Upon fulfilling the above-mentioned conditions qualifying an invention for patent registration, a formal application that contains a petition or request shall be made to the Registrar of Trademarks Patents and Designs Registry and shall contain the following information:

  • The applicant’s full name and address, and if the address is outside Nigeria, there should be an address for service within Nigeria.
  • A description of the relevant invention with any appropriate plans and drawings.
  • A claim or claims for any number of products, processes or applications.
  • The application is to be accompanied by the prescribed fees as may be determined by the Registry from time to time.
  • A declaration by the true inventor of the product supplying his name and address and requesting that he be mentioned as such in the Patent where applicable.
  • Where the application is submitted by an agent, a power of attorney authorizing the donee of the power of attorney to that effect.

An official letter of acknowledgement that contains the application number, the official filing date of the application is generated and issued by the Registry to the Applicant after the application has been made. The Patent application after the acknowledgement letter has been issued will be examined by the Registrar to ensure the application conforms with the Requirement of the Act that it contains the required information as stated above.

Upon the satisfaction of the Registrar that the application conforms to the requirements of the Act, the Patent will be granted and the Patent Registrar shall issue, on behalf of the President of Nigeria, a Certificate that contains the following details:

  • Number of the patent in the order of grant
  • Name and address of the Patentee
  • The date of the Patent application and the grant
  • Number and date of the application on which the claim is based and the name of the country where it was made.
  • The description of the invention with the relevant plans and drawings.

The Certificate issued is thereafter valid for a period of 20 years from the date of issuance.

Rights conferred by Patent:

Section 6 (1) of the Patents and Designs Act 1970, provides that the grant of a patent confers on the patentee the right to preclude all other persons from doing any of the following acts:

(a) where the patent has been granted in respect of a product, the act of making, importing, selling or using the product, or stocking it for the purpose of sale or use; and

(b) where the patent has been granted in respect of a process, the act of applying the process or doing, in respect of a product obtained directly by means of the process, any of the acts mentioned in paragraph (a) of this subsection.

Infringement of Patent

Section 25 of the Patents and Designs Act 1970 highlights the infringement of patent rights. Under this section, it is provided that it will be an infringement of patent if any person does or causes the doing of any act which is precluded under the provisions of Section 6, referred to above.
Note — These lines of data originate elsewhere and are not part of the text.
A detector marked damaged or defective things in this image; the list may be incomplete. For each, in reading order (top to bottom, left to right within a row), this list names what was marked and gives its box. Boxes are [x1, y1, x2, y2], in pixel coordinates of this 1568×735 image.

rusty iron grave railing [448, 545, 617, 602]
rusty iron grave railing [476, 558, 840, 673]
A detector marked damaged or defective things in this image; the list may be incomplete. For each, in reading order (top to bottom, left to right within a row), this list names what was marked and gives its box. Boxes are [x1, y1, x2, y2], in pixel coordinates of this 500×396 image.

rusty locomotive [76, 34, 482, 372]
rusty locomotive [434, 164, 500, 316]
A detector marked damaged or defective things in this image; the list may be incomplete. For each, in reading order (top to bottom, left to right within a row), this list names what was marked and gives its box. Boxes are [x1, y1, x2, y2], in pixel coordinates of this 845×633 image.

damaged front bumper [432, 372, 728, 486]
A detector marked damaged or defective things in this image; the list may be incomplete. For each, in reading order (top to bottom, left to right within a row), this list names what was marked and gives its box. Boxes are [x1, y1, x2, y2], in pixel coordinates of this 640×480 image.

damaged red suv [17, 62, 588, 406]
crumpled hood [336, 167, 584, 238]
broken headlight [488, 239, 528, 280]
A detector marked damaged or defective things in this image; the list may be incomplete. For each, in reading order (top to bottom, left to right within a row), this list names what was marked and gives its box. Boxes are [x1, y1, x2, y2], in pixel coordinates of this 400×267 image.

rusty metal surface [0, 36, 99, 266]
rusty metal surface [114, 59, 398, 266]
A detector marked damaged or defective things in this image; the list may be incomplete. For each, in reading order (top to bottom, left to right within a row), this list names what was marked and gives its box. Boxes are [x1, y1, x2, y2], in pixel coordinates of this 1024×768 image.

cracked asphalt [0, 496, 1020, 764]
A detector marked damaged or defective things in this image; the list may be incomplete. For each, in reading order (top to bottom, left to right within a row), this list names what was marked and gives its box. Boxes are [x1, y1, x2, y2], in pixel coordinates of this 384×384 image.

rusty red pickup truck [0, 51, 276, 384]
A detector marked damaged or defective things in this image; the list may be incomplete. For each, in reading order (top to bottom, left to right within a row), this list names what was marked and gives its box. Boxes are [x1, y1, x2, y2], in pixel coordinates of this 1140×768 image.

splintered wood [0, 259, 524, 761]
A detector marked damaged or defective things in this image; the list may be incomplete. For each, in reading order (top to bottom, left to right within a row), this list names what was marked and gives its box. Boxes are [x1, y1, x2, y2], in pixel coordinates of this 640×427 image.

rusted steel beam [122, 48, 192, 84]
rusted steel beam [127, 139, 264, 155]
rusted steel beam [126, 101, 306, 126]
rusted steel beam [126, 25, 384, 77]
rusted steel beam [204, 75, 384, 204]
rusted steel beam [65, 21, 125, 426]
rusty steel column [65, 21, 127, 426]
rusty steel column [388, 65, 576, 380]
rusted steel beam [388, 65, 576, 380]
The section further raises an assumption in respect of process patent to the effect that if a process by which a new product is to be made is patented, it shall be presumed that a defendant who makes the product and issued for the infringement of the process has manufactured the product by means of the patented process. The onus of disproving the presumption lies on the defendant. The patentee, whose patent has been infringed on shall be entitled to the remedies of damages, injunction and accounts of proceeds.

The Federal High Court has the exclusive jurisdiction for entertaining any action brought under the Patents and Designs Act.


In closing, it is not every invention which is new or results from an inventive activity that can be patented. The patenting process is designed to promote industrial development. The objectives of patent registration are to provide incentives for the creativity of persons involved in various industries. Therefore, an invention will not be patentable, if it is not industrially applicable.

Also, a duly registered patent gives the patent holder the right to prevent others from using the registered invention or to choose to permit the use by other persons of such invention under agreed terms. It also gives the inventor the right to institute legal action against anyone who infringes on the registered invention and to make a claim for damages.